Konfushus, yes, nobody looking for a foreign wife is 'normal', not in that regard at least. But it is within the realm of normal behaviours, it ain't illegal, yet.
Chances are that he will have been getting stuff like don't ive her any money. But also he is very likely, just as most British and American men are, to be unaware of how expectations differ between over there and over here. It usually takes a while for a bloke to catch on and quite a few never do and wonder what went wrong.
The big thing here is this. She spent time with the bloke,she liked him. I have never given any intimation that anything else was the case, although some people here have fantasised that the guy was somehow inadequate. Not only did she like him, she liked him enough that she was willing to consider changing her life path such that she might marry the bloke. This is not a little achievement. Asocial people do not get to do such things.
Where he went wrong was in not thinking about her situation. To him it was easy: invite a poor but attractive woman to his home, show her the greatness that life with him would offer and wait for her to swoon and gasp acceptance of his terms.
In this he was not and is not alone. Guys still have the memories passed down from a decade or two ago of women willing to sell their future for an air ticket and a chance at a different colour passport. Women worth having do not come anywhere close to that. They probably never did.
Thing is though that women look to men to be able to provide for them, or more importantly for their kids. This man fell over because he refused to see her perspective, to empathise with her. He saw things only from his side and from his experience and an assumption that a pleasant time spent together would end up with him married to this very pleasant young woman.

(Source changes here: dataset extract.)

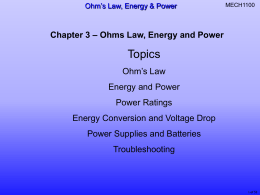 Chapter 3 – Ohms Law, Energy and Power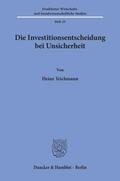 Teichmann |  Die Investitionsentscheidung bei Unsicherheit. | eBook | Sack Fachmedien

For her, he could not see that her visiting him for a couple of months had a real cost to her and that if he wanted her to go be with him then the ONLY way it could happen was if he helped to meet those costs. That boded very badly for the future, a future during which she WOULD be dependent upon him for an extended period of time.

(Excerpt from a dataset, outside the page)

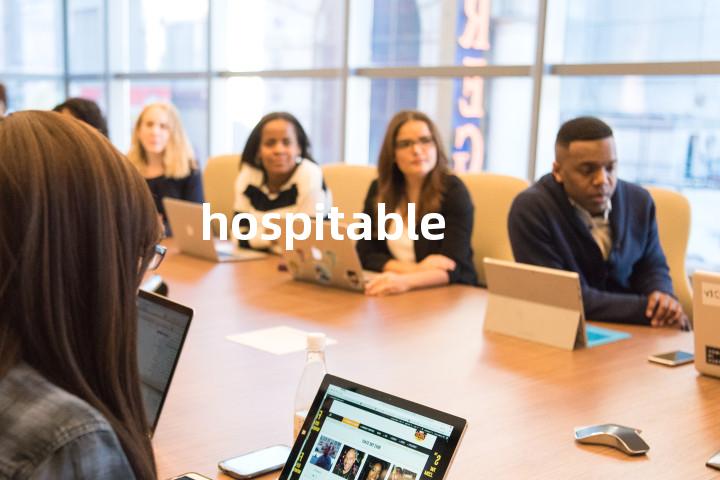 hospitable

From where I was sitting it looked to me that he had had bad experiences in Ukraine and chose to withdraw himself. He wanted to shift all the burden of courtship onto the women he he invites to visit him. (I am sure she is not the only candidate for this guy's big love!)

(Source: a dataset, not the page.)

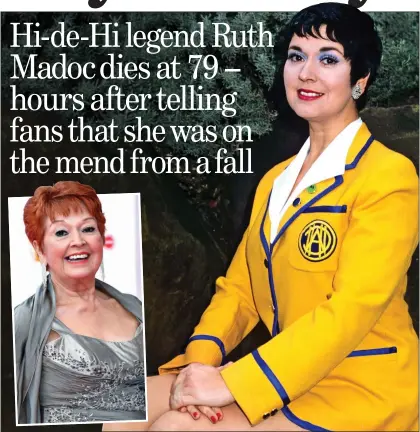  ?? ?? camP QuEEN: Ruth Madoc as Gladys Pugh in the BBC sitcom in 1984. Inset: At a London awards event in 2019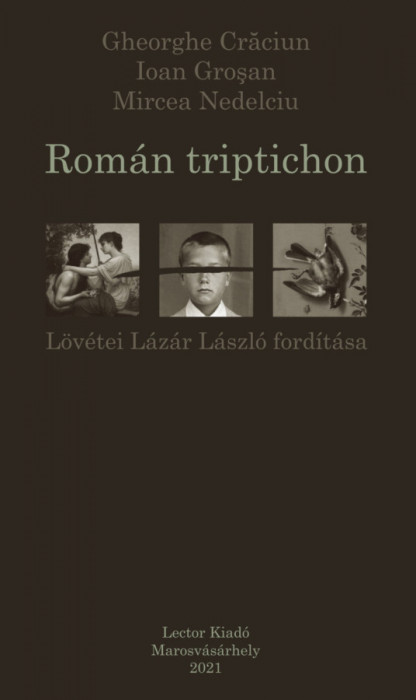 Rom&aacute;n triptichon - Gheorghe Crăciun &ndash; Ioan Gro?an &ndash; Mircea Nedelciu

The cost to him is a mere bagatelle and this girl knows it.
She knows that the money is not the root issue. She knows that his willingness to help her to enable her self fulfillment, or lack of it, is the root. But by marrying him she knows that she would be enabling his self fulfillment. And no, we did not put it quite those terms when we talked about it but that's the gist of it.
If she had gone to visit him in the summer I reckon that nuptials would have been the likely and happy outcome. He blew it.